Photo Information

Under the tutelage of Reserve Marines from Company E, 2nd Battalion, 25th Marine Regiment, Regimental Combat Team-8, a squad of Iraqi Army soldiers from 3rd Battalion, 29th Brigade, 7th Iraqi Army Division perform fire and movement techniques at H3 Airfield in a remote location in western Al Anbar desert Feb. 23.

Photo by Capt. Paul L. Greenberg

Reserve Marines train next generation of Iraqi soldiers

2 Mar 2009 | Capt. Paul L. Greenberg

The Marines of Company E, 2nd Battalion, 25th Marine Regiment, Regimental Combat Team 8, based in Harrisburg, Pa., conducted the last mission of their 7-month tour in Iraq Feb. 23. 

The Reserve Marines spent the day teaching actions on enemy contact and fire and movement techniques to a company of young Iraqi soldiers at H3 airfield, which is home to the 3rd Battalion, 29th Brigade, 7th Iraqi Army Division.

The Iraqi soldiers watched as the Marines modeled the movement techniques, shouting verbal commands, and rushing across the terrain with classic Marine Corps enthusiasm.

When it was the Iraqis’ turn, they executed with equal motivation and skill.

“They’re going to be one-hundred percent good,” said Capt. Salem Mahmud Ahmed, the Iraqi company commander, brimming with pride as his soldiers practiced bounding forward across the lunar-like surface, advancing toward a notional enemy. 

The soldiers, mostly ranging in age from 17-23, recently completed a two-month boot camp and are still learning the fundamentals of infantry tactics, said Ahmed. 

Most of their daily routine consists of physical training, patrolling, land navigation and weapons function and maintenance.

Ahmed, who has spent 16 of his 40 years in the Iraqi Army, explained that even though their AK-47 rifles are older than many of the troops who carry them, this new generation of soldiers has both the training and resolve to maintain security in this remote region of western Al Anbar province.

“It’s amazing.  The squad leaders are doing their jobs and the soldiers are responding to their leadership.  It shows we’ve accomplished a lot here,” said Sgt.

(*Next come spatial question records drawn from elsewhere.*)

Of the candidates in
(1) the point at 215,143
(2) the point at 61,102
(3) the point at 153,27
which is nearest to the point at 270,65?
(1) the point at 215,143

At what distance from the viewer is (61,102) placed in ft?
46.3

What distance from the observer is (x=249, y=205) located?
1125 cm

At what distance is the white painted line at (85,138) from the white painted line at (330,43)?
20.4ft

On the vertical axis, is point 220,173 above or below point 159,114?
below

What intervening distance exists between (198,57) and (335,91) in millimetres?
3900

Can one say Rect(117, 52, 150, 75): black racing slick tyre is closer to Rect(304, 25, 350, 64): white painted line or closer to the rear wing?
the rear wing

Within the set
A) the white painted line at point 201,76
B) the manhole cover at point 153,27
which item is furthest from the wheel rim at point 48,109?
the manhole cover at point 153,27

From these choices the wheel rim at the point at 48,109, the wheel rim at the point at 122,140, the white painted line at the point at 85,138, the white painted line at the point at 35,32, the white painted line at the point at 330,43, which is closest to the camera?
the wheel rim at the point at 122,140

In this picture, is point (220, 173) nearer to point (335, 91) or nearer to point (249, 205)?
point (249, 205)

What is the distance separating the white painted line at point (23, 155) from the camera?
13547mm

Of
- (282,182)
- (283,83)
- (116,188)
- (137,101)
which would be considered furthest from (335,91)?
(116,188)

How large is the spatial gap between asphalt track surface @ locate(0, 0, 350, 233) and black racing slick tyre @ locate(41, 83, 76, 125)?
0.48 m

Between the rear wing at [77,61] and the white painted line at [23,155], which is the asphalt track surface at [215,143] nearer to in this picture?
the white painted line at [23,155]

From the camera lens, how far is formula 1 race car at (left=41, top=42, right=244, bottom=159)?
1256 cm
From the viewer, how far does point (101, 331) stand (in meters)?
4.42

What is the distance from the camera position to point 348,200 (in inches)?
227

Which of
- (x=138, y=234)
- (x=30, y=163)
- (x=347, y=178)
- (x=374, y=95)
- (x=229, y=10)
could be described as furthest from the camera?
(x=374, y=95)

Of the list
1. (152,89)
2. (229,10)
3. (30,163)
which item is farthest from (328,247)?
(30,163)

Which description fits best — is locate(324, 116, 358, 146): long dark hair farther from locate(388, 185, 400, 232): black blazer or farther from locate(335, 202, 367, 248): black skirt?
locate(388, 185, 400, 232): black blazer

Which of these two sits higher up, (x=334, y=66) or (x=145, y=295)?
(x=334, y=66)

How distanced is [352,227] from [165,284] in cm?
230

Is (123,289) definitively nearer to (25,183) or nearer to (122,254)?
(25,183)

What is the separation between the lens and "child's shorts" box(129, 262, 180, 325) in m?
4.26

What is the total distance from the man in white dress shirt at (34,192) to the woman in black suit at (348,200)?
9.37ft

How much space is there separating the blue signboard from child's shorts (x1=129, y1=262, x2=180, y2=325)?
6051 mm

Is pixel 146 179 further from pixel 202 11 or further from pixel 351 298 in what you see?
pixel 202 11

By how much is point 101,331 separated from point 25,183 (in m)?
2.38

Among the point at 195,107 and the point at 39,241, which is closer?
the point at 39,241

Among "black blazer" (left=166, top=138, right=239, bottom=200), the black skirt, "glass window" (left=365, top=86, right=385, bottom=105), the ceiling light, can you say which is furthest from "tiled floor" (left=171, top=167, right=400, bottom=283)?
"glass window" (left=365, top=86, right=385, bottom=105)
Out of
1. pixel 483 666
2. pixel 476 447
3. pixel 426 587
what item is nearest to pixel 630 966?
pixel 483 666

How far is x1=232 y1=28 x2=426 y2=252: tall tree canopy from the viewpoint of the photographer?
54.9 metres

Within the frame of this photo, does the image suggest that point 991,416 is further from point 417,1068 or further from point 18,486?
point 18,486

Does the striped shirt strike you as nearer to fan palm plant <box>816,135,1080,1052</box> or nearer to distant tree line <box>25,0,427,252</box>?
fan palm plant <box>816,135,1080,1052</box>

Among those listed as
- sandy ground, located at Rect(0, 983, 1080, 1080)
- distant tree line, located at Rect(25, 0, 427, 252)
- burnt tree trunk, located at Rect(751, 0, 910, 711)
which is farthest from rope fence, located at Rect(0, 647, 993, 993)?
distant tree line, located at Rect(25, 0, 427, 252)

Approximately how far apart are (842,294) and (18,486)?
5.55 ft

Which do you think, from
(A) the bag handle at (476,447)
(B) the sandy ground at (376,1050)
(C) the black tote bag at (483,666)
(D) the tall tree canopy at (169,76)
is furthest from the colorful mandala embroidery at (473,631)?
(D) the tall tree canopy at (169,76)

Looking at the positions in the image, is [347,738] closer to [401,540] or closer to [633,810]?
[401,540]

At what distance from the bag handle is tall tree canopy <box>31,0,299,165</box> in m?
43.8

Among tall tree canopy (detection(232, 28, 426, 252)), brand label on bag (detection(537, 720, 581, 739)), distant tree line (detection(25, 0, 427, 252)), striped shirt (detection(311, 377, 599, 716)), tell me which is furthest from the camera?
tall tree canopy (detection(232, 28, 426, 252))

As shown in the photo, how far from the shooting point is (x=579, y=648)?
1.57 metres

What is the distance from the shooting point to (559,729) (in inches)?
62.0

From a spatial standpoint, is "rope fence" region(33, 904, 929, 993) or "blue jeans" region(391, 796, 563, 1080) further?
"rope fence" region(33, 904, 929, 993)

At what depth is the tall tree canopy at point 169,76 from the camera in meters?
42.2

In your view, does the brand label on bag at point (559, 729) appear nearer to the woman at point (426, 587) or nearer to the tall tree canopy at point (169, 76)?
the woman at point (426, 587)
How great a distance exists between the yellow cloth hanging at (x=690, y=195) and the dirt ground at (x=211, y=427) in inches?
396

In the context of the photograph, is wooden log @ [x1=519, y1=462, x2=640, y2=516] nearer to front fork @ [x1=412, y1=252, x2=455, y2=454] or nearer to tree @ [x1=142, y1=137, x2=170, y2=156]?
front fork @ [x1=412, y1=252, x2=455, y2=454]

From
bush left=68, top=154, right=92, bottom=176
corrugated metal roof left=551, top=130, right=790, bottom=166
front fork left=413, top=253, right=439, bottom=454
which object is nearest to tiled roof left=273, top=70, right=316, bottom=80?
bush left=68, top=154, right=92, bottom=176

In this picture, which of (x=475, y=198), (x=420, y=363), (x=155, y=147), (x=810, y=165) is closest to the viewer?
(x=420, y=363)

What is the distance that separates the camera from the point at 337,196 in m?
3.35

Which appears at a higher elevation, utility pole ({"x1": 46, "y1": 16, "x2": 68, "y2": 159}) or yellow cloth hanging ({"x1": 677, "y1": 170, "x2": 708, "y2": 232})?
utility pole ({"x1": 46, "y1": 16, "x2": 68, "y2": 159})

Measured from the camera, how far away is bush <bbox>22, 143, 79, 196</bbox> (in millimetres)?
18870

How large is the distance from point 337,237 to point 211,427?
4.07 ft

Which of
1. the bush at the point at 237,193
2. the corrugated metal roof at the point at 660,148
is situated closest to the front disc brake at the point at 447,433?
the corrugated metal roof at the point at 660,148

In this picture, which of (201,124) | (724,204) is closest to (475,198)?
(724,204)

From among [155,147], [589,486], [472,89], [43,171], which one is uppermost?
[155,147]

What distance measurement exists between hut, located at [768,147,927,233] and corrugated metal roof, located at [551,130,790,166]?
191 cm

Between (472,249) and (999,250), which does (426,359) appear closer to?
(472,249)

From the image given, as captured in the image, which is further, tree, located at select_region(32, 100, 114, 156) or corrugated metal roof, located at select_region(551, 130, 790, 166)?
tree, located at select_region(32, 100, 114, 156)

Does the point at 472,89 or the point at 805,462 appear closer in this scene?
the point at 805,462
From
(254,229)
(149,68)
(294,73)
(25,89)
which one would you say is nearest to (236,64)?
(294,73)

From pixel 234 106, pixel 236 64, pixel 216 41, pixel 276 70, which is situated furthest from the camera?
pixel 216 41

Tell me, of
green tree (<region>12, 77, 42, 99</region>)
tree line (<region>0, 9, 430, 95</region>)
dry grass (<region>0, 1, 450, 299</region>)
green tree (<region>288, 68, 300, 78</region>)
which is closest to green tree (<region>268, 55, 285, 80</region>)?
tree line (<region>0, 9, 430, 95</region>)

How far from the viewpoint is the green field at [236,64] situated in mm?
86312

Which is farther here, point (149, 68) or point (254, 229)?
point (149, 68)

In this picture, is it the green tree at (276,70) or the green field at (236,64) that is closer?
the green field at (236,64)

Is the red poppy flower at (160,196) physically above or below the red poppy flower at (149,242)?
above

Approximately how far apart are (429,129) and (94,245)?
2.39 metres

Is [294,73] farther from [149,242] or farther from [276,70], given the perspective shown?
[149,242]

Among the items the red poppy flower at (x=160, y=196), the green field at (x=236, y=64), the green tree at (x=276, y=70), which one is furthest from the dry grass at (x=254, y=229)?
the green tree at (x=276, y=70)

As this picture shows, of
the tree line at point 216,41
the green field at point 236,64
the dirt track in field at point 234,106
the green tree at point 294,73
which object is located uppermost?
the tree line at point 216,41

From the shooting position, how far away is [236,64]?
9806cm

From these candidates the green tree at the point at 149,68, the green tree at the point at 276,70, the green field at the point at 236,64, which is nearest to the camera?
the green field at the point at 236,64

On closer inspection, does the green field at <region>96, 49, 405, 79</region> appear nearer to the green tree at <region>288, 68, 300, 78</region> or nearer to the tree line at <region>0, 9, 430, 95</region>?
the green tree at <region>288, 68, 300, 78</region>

Gerson Duran, the Company E police sergeant.

Duran, who is on his third tour in Iraq, explained that the training was also excellent experience for the junior Marines in his company who are not only learning how to teach, but are also forming friendships with their Iraqi counterparts. 

“The courage and commitment I’ve seen in these guys over the past months, it’s amazing,” said Duran.  “They deserve a lot of credit.”

Overseeing all the training was Staff Sgt. James Gray, an active duty Marine artilleryman with Military Transition Team 3-29.  Gray and his team have lived and worked with the Iraqis for the past three months. They invited the troops from Company E to come out to H3 to provide the Iraqi troops with a different perspective on training.

“They [Company E Marines] are an outside source,” explained Gray.  “They are infantrymen.  This is their job, their area of expertise.  Also, it’s another angle of influence; a different methodology.  This way, the Iraqis can choose what works best for them.”

The Reserve Marines of Company E are scheduled to retrograde from their current base of operations at Camp Korean Village to Al Asad Air Base in early March.  After a brief transition period in California, they will fly back to their home training center in Harrisburg in April and demobilize, returning to their civilian lives and careers.